Rewriting Life

Anti-Aging Uncertainties Persist

New research raises further questions about the role of sirtuins in aging.

Sep 21, 2011

Two papers published today in Nature present contradictory evidence about a promising approach to understanding and manipulating the biology of aging: boosting expression of a gene called Sir2. One of the papers calls into question whether boosting Sir2 expression truly enhances longevity in animals; the other suggests that it does, though to a lesser extent than previously thought. Research into Sir2 and related genes, called sirtuins, has captured attention among both scientists and the public because of the implications for anti-aging drugs. Several such drugs are now being tested in humans.

Nonetheless, a scientific imbroglio has long surrounded sirtuins. More than a decade ago, Leonard Guarente, director of the Glenn Laboratory for the Science of Aging at MIT, and collaborators discovered that tweaking Sir2 prolonged lifespan in yeast. The findings, later replicated in worms and flies, triggered thousands of research papers investigating the role of sirtuins in longevity and disease, along with a billion-dollar search for drugs that mimicked the effect.

Still, some scientists have questioned whether sirtuins really play a central role in aging. Studies in mice have yet to show that boosting sirtuins increases lifespan. And in one of the new studies, David Gems, a biologist at University College London, and colleagues crossed worms and flies that had been genetically engineered to express high levels of Sir2 and that were long-lived with other strains. (This procedure gets rid of background mutations that might influence lifespan.) After the crosses, the enhanced lifespan disappeared.
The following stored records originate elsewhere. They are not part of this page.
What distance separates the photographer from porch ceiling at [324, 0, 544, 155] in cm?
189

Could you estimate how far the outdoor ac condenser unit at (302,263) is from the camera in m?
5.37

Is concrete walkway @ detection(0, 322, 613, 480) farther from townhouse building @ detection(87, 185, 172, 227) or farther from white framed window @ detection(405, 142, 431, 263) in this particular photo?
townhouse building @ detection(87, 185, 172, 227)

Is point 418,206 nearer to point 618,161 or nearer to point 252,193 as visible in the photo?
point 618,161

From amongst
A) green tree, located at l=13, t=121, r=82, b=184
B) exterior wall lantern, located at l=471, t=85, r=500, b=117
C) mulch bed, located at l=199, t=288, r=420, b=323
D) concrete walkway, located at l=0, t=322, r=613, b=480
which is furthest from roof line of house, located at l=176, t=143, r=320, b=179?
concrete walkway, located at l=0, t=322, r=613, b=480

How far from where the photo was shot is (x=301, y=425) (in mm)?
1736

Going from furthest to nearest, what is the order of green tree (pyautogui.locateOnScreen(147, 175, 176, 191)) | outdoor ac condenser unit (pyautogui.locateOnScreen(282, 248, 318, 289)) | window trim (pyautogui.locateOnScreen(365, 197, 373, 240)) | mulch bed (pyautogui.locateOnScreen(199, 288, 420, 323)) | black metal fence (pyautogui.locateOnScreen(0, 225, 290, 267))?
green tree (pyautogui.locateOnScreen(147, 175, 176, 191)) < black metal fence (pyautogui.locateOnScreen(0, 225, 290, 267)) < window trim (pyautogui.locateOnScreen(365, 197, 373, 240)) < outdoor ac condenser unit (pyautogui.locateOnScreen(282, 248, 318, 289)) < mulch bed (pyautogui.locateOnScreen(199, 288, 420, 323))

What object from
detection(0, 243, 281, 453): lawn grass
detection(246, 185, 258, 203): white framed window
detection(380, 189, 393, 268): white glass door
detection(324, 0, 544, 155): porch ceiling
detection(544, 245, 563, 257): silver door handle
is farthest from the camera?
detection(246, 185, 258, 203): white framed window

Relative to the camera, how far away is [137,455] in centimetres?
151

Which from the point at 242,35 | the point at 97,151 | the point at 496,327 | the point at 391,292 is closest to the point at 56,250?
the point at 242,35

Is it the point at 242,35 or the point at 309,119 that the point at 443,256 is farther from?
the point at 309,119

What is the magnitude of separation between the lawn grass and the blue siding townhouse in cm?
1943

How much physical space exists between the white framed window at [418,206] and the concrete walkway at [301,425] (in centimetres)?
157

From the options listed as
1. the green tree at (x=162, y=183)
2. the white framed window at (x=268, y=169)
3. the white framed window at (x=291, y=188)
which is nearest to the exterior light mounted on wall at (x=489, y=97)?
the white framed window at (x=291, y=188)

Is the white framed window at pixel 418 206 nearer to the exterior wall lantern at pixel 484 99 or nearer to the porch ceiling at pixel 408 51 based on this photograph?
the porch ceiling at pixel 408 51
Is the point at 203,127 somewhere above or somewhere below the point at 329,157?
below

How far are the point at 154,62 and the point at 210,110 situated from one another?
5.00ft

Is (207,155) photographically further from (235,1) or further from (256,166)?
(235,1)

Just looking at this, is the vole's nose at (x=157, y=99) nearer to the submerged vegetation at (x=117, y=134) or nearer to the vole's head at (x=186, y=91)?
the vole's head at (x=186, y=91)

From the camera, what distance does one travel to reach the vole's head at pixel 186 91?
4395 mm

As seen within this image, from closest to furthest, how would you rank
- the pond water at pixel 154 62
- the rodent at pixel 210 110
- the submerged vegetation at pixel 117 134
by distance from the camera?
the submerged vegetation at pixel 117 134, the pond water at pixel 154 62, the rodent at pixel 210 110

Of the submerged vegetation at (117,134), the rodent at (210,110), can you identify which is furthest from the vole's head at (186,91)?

In worms, the researchers found that the longevity increase was linked to a secondary mutation, rather than the increase in Sir2.

Gems interprets his results as evidence against the importance of sirtuins in aging.  “A lot of time, effort, and money have gone into sirtuins to try to understand aging,” he says.  “I think with hindsight, that energy was invested in the wrong place.”

The other new study, by Guarente and collaborators, was similar and repeated some of their earlier work using a new strain of worms. They too found that a secondary mutation played a role in longevity. However, the worms with higher levels of Sir2 still lived longer than their counterparts—about 10 to 15 percent longer, rather than the 30 percent they had previously reported.

However, Guarente says, the new findings are a minor technical blip. “It was a problem with the strain, and that has been fixed,” he says. “It does not invalidate the conclusions.” He adds that other labs have since replicated the link between Sir2 and longevity, and shown a 20 percent increase in lifespan in worms using newer methodology. 

“If people should look at the sirtuin literature as a whole, they will come to the conclusion that sirtuins are the most actionable mechanisms for developing drugs to mitigate the diseases of aging,” says Guarente.

David Sinclair, a biologist at Harvard and former collaborator of Guarente’s, dismisses Gems’s interpretation. “The group that published the paper that contradicts the Guarente lab has repeatedly produced data that attacks other groups; this is just another one of those,” says Sinclair. “When I look at the Guarente data, I remain convinced that sirtuins extend lifespan. The debate seems to be over how big the effect is.”

Sinclair has bet big on sirtuins, founding a startup called Sirtris whose premise is that activating the proteins produced by these genes with drugs will help combat such diseases of aging as diabetes, heart disease, and cancer.  (Pharmaceutical giant GlaxoSmithKline acquired Sirtris for $270 million in 2008.)

Sinclair had previously discovered that resveratrol—a molecule found in red wine—could activate proteins produced by the sirtuin genes, and his team developed a number of compounds designed to activate sirtuins more powerfully. (In another branch of the debate, some studies have questioned whether resveratrol truly activates sirtuins or whether it acts through its effect on other proteins.)

In practical terms, how much does this argument really matter? The ultimate goal of aging research is to figure out how to improve human health. And drug development efforts that have emerged from the sirtuin research still look encouraging.

Last year, researchers at the National Institute on Aging showed that one sirtuin compound, called SRT-1720, improves health and longevity in mice fed a high-fat diet. Treated fat mice lived more than 40 percent longer than untreated fat mice, though both died sooner than their lean counterparts. The drug did not appear to increase the maximal lifespan of the obese animals.

“I don’t think you need to convince people they are longevity drugs,” says Johan Auwerx, a researcher at the Ecole Polytechnique Federale de Lausanne, in Switzerland, who wrote a commentary accompanying the papers in Nature. “They do control health span, so I still think they are very interesting pharmaceutical targets. Who wants to live forever? You want to live well.”